The company may be the longest-deployed unit to have served in Iraq, and possibly the longest-deployed Reserve unit since World War II.

Couture, 37, thinks he came through it all relatively well partly because of his age and life experience, partly because he knew his wife and children were safe at home. Couture has been home since Aug. 4, the day the company was formally dismissed at a ceremony in New Hampshire.

“I feel overall pretty healthy about it,” he said. “I have a hard time sleeping sometimes and the floodgates open sometime, but I don’t think that’s unhealthy. I feel very comfortable talking to my wife about it. And one thing I’ve always tried to do is, I wrote everything. I found it cathartic.”

Without e-mail for the first year, Couture wrote long letters by hand, telling Darcie about what he saw and what he did. Couture said others in his unit sugarcoated their experiences so their families wouldn’t worry.

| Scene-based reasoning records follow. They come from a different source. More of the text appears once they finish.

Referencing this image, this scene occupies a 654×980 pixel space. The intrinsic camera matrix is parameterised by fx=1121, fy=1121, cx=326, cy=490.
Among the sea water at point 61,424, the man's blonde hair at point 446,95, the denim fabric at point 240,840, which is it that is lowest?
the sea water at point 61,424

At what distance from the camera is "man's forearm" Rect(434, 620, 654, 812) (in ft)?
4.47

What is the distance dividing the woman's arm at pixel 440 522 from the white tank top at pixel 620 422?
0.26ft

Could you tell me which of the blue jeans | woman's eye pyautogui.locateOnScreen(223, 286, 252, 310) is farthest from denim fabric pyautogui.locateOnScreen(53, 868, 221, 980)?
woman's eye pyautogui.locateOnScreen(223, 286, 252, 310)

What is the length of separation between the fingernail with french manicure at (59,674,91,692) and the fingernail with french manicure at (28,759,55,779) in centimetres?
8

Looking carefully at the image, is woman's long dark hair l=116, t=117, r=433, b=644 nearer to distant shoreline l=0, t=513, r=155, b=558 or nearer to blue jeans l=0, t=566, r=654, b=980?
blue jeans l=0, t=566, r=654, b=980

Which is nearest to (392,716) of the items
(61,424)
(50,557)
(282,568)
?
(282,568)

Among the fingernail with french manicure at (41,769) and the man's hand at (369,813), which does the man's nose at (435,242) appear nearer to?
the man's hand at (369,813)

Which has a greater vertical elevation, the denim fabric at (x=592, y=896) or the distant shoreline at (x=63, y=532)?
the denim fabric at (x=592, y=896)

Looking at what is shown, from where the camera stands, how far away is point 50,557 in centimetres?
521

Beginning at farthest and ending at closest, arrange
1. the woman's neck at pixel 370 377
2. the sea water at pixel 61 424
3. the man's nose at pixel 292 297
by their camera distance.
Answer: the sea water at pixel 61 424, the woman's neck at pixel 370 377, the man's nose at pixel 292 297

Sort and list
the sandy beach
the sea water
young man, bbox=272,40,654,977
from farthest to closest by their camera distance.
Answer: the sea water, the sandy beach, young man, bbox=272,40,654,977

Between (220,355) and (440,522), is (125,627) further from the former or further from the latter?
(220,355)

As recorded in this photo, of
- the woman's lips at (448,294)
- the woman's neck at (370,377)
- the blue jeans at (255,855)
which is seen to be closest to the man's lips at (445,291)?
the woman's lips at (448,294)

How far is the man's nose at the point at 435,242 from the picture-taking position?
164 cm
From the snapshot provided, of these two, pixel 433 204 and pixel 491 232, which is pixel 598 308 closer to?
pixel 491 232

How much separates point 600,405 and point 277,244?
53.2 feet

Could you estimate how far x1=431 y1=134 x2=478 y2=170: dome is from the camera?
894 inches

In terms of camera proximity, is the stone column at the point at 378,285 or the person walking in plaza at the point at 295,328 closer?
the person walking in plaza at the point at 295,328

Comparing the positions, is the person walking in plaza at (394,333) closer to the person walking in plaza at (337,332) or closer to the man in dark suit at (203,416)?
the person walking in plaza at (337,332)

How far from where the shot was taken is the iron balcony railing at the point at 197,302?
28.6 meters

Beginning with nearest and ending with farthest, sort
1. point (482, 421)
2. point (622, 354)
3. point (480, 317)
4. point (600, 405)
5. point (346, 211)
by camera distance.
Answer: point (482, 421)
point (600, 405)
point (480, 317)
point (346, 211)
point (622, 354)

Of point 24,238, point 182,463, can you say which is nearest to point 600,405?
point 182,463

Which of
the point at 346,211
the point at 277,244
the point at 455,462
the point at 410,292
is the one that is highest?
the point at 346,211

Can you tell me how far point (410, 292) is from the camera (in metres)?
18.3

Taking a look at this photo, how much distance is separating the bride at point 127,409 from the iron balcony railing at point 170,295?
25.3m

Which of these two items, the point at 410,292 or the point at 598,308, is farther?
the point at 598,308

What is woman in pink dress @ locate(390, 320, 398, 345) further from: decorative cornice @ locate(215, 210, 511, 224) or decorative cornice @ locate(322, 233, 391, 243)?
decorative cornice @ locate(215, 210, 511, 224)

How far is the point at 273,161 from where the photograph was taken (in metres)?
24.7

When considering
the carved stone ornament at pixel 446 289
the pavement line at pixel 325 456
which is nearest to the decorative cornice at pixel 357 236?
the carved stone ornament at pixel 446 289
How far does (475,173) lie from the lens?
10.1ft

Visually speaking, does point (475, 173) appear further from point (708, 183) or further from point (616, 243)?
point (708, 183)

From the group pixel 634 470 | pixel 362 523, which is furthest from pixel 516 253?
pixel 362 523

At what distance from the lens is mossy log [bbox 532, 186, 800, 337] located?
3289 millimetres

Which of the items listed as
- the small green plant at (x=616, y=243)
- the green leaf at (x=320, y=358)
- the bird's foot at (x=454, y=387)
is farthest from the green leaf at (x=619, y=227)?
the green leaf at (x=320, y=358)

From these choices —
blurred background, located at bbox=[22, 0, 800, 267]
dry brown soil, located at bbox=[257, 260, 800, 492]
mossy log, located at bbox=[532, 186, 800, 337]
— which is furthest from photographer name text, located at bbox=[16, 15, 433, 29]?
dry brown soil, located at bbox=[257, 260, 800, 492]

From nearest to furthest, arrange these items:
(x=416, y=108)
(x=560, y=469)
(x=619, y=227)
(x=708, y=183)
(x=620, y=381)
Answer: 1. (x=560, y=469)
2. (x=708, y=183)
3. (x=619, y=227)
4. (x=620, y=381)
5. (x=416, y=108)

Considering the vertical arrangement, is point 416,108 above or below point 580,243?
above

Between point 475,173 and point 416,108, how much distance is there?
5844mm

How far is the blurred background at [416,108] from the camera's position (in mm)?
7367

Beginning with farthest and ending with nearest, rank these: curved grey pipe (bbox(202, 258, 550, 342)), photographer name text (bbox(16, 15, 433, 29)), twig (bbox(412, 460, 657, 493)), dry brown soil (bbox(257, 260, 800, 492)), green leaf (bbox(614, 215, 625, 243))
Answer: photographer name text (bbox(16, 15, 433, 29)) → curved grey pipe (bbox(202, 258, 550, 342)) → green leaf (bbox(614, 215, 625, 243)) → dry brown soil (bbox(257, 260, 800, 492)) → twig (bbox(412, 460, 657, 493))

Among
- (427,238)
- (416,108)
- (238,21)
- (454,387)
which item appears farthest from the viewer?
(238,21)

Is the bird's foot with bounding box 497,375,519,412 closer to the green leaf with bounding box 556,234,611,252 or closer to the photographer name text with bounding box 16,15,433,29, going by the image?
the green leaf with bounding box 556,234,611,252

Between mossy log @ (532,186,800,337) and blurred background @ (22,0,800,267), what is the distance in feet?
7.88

Later, the unit set up a police academy in Ramadi and had a computer room there where they could send e-mail.

“It was very bizarre,” he said. “I’m reading an e-mail she just wrote me and hearing heavy fire and seeing the tracers.”

Now his children are monopolizing his time and he’s relishing chores like picking them up from the Boys and Girls Club of Greater Gardiner. He missed Lane’s entire first year of school, and has missed three of Wyatt’s four birthdays.

“I don’t think they’re completely convinced I’m home for good,” Couture said.